Excerpted passage -
▼
# What shade of white paint (touch up) for my Hymer Swing 494



## firsttimer (Jan 24, 2008)

Hello out there!

I've just become the (fairly) proud owner of a Hymer Camp Swing 494 1998 on the Fiat Ducato base vehicle (imported Left Hand Drive).

I say fairly, as it is in need of a little TLC, which I'm keen to give it.

The bonnet is stone chipped in a few places, and these have gone rusty.

I want to sort these eyesores out as soon as possible but I don't know which Fiat shade of white paint I need.

I imagine the white is the same shade on all the Hymer coachbuilts around that year (544 etc).

Could I ask anyone out there with the same or similar vehicle if they have any idea which shade of white paint I need. I think I read somewhere that the colour code is under the bonnet and is a 3 digit code (something like 294).

Any help on this would be appreciated 

Thanks 
Pete


----------



## CurlyBoy (Jan 13, 2008)

*What shade of white*

Hi, bearing in mind the age of your Hymer ignore the paint code cos it will not match!Pop along to a local body shop or vehicle paint supplier,they will have THOUSANDS of shades of white,test one against a cleaned and polished area on your vehicle to get an exact match.You will probably have to buy a litre,but it will match.Curlyboy


----------



## 88879 (May 10, 2005)

*paint code*

Hi,i have a 2001 C494 swing,not sure if same cab but i will have a look for the paint code over the w/end and let you know.As i run an Accident repair centre i agree with earlier post that if you can take the van to any decent bodyshop they should be able to identify the colour & code.Quick point though,most bodyshops are now using water based paint which is useless for t/up so best to get the code & get t/up pen from the fiat dealer which should be solvent based paint suitable for touch ups.Hope this helps,Kafriz


----------



## firsttimer (Jan 24, 2008)

Thanks CurlyBoy and kafriz for the quick responses  

kafriz, 
Thanks so much in advance for checking for the code, this would be a really great help to me. I imagine your cab is the same Fiat Ducato as mine as I've seen a 2002 model for sale which is still the same Ducato. And hopefully they are all the same shade of white (bar the aging process of course!) 

With regard to taking the MH to a bodyshop, there aren't that many bodyshops within easy reach of me, but I'll try and get to one if necessary.
▲
Data items -
▼
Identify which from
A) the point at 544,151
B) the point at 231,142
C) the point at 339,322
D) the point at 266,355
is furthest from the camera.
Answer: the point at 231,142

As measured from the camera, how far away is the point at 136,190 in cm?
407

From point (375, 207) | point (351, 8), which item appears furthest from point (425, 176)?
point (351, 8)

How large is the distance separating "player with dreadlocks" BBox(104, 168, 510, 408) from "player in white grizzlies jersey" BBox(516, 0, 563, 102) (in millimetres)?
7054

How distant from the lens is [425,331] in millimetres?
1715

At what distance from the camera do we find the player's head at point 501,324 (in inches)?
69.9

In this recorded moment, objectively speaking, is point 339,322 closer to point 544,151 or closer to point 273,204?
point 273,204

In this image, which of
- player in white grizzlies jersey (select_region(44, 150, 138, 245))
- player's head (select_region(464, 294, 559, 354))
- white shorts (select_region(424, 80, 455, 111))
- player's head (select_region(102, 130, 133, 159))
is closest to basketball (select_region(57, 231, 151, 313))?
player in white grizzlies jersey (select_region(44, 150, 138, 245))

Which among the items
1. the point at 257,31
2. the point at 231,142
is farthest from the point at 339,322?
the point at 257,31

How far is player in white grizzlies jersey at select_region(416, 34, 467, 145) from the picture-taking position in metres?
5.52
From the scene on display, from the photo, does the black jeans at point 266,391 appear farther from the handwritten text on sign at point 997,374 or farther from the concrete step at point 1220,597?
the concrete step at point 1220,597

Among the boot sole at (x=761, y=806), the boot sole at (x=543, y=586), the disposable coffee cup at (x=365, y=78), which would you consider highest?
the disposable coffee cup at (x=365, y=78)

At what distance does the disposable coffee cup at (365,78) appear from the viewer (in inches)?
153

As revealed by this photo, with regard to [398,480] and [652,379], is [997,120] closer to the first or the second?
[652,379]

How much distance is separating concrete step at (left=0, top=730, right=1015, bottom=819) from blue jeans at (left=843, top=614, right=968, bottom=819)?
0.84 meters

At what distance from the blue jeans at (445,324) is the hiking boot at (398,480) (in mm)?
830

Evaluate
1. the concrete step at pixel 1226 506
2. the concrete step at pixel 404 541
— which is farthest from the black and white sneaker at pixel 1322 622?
▲
Problem requirements - Quote the forum thread about touch-up paint above from "Hello out there!" to "to give it.".

Written answer -
Hello out there!

I've just become the (fairly) proud owner of a Hymer Camp Swing 494 1998 on the Fiat Ducato base vehicle (imported Left Hand Drive).

I say fairly, as it is in need of a little TLC, which I'm keen to give it.